The public was all too willing to buy-in on the concept that exposed vinyl was the next best thing to acres of interior wood in terms of showing off four-wheeled wealth and taste. Predictably, this led to an explosion of landau interpretation across nearly every slice of the market, with even experimental models like the 1963 Chrysler Turbine car availing themselves of a vinyl veneer.

While the pillow-like implementation remained a constant among high-end nameplates, stiffer vinyl shells quickly spread throughout the low-buck muscle car and adjacent segments. Divorced from the soft texture of the landau, these designs invaded showrooms to cover everything from wagons to pickups to sedans with a hardened canopy that, in the cases of Mopar's Mod Tops and Floral Tops, sometimes even blasted the eye with printed paisley or shark tooth patterns that frequently matched the interior upholstery.

As an added bonus for car companies, cheap vinyl top installations saved big bucks at the body shop by concealing welds and other aspects of the unfinished metal lurking underneath. This benefit certainly wasn't passed on to the customer, as torn or carelessly sealed vinyl exposed unpainted metal to moisture, allowing rust to spread like a hidden tumor across the roof and pillars.

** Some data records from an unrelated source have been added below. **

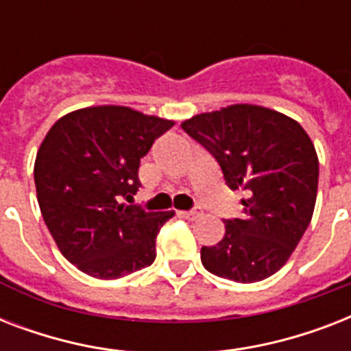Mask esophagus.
I'll return each instance as SVG.
<instances>
[{
  "instance_id": "1",
  "label": "esophagus",
  "mask_w": 351,
  "mask_h": 351,
  "mask_svg": "<svg viewBox=\"0 0 351 351\" xmlns=\"http://www.w3.org/2000/svg\"><path fill=\"white\" fill-rule=\"evenodd\" d=\"M182 217L187 220H197L198 217H202V209L197 206V208L189 209V211H184V213H182Z\"/></svg>"
}]
</instances>
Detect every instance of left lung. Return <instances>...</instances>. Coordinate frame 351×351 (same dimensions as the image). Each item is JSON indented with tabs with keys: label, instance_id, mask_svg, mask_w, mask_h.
Masks as SVG:
<instances>
[{
	"label": "left lung",
	"instance_id": "8db88e82",
	"mask_svg": "<svg viewBox=\"0 0 351 351\" xmlns=\"http://www.w3.org/2000/svg\"><path fill=\"white\" fill-rule=\"evenodd\" d=\"M182 129L219 162L226 186L244 193L242 219H226L204 267L234 282H258L286 264L311 222L319 160L306 131L266 107L230 106L197 114Z\"/></svg>",
	"mask_w": 351,
	"mask_h": 351
}]
</instances>
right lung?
I'll return each mask as SVG.
<instances>
[{
    "label": "right lung",
    "instance_id": "1",
    "mask_svg": "<svg viewBox=\"0 0 351 351\" xmlns=\"http://www.w3.org/2000/svg\"><path fill=\"white\" fill-rule=\"evenodd\" d=\"M173 121L129 107L69 112L51 127L34 164L41 215L62 255L95 278L151 266L156 234L173 217L125 204L142 186L140 158Z\"/></svg>",
    "mask_w": 351,
    "mask_h": 351
}]
</instances>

By the time the 1970s arrived, executive styling trends took a distinctly nautical shift as portholes (or more formally, 'opera windows' when including their rectangular brethren) began to peek out from the c-pillars of the mightiest land yachts available from the likes of Lincoln, Cadillac, Chevrolet, and even AMC. Still a shorthand for luxury, the formal landau top (a term that was now more liberally sprinkled on marketing materials, alongside look-alike 'Brougham' models) entered its imperial phase, festooning all manner of personal coupes and barge-like sedans in the most hallowed spot of each automaker's respective showrooms.

It was here that the landau's momentum began to coast to an ignominious halt. As the '80s approached and Detroit's down-sizing began, fewer models featured what was increasingly seen as a reminder of an overly-baroque, and uncomfortably excessive automotive era. Although smaller fare (such as the AMC Eagle) could still be found with a prominent vinyl cap, increasingly it was carry-overs at the upper reaches of an automaker's lineup (such as the Oldsmobile 98, the Ford Crown Victoria, and the Chrysler LeBaron) where vinyl clung on. The 1996 Cadillac Fleetwood and Buick Roadmaster were the final American automobiles to deliver the landau look straight from the factory.

Unfortunately for modern esthetes, the aftermarket wasn't nearly as willing to walk away from what it perceived to be a cash cow of customers aching for their vinyl fix. The end result was a cottage industry of poorly conceived, and even more worse-fitting fabric hairnets buttoned onto the rear quarters of everything from Eldorados to Town Cars to Toyota Camrys by owners eager to relive a bygone era of automotive styling as awkwardly as possible. The further vehicle design drifted from the boxy shapes of yore, the less convincing these faux-landau kits became, culminating in a feature that today more often leads to shudders rather than admiration from passersby.

Perhaps unsurprisingly, the continuation landau phenomenon seemed to find its locus in Florida, a hotbed of retirees living out their nostalgia for a bygone automotive era. It makes sense, then, that as that population ages out of driving, the lust for landau has fallen to its lowest level in decades, biding its time in the background while the endless carousel of public taste continues to spin.

That ticking you hear? It's the clock counting down to the 2035 Cadillac Escalade Brougham EV.